Un accord financier massif, mais surtout un verrouillage technologique
Le plus impressionnant dans ce rapprochement n’est pas seulement le montant promis par Amazon. Anthropic s’engage aussi à dépenser plus de 100 milliards de dollars sur dix ans dans les technologies cloud d’AWS. L’entreprise sécurise par ailleurs jusqu’à 5 gigawatts de capacité de calcul autour des puces Trainium, un volume colossal qui montre à quel point l’accès à l’infrastructure devient le nerf de la guerre dans l’IA générative.

Andy Jassy, le CEO d’Amazon, a résumé l’enjeu en expliquant que l’adoption de Trainium par Anthropic « reflète les progrès que nous avons accomplis ensemble sur le silicium personnalisé ». Derrière cette formule, il faut comprendre que le numéro un de l’e-commerce entend faire d’AWS non plus seulement un hébergeur de modèles, mais une plateforme de référence pour leur entraînement et leur déploiement à grande échelle.
Anthropic accepte de lier son avenir industriel à Amazon
De son côté, Anthropic assume pleinement ce choix de dépendance stratégique.
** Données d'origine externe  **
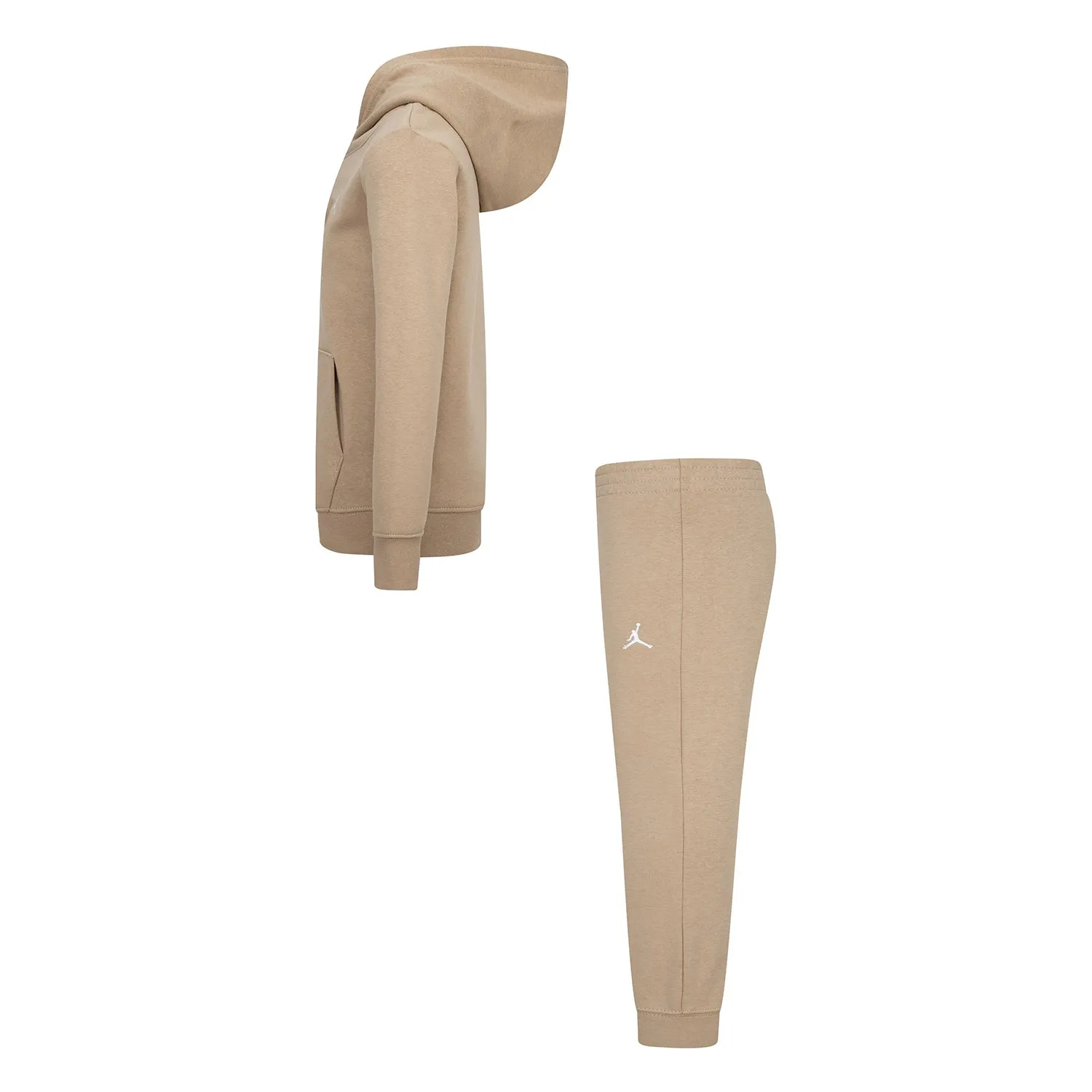 Brooklyn Fleece PO Hoody Set - Kids Clothing_Nike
Dans sa communication, l’entreprise affirme : « Nous nous engageons à investir plus de 100 milliards de dollars au cours des dix prochaines années dans les technologies AWS. » Ce n’est donc pas un simple contrat cloud, mais bien un véritable alignement industriel mutuel.
Une rivalité frontale avec Microsoft, Google et OpenAI
Cette annonce s’inscrit dans une guerre d’alliances où chaque géant de la tech cherche à s’adosser aux laboratoires d’IA les plus prometteurs. Microsoft dispose d’OpenAI, Google soutient Anthropic tout en développant Gemini, et Amazon tente désormais de transformer Claude en vitrine de ses propres puces et de son cloud. On est donc au delà d’une simple valorisation des startups : il s’agit de contrôler les fondations matérielles de l’IA de demain.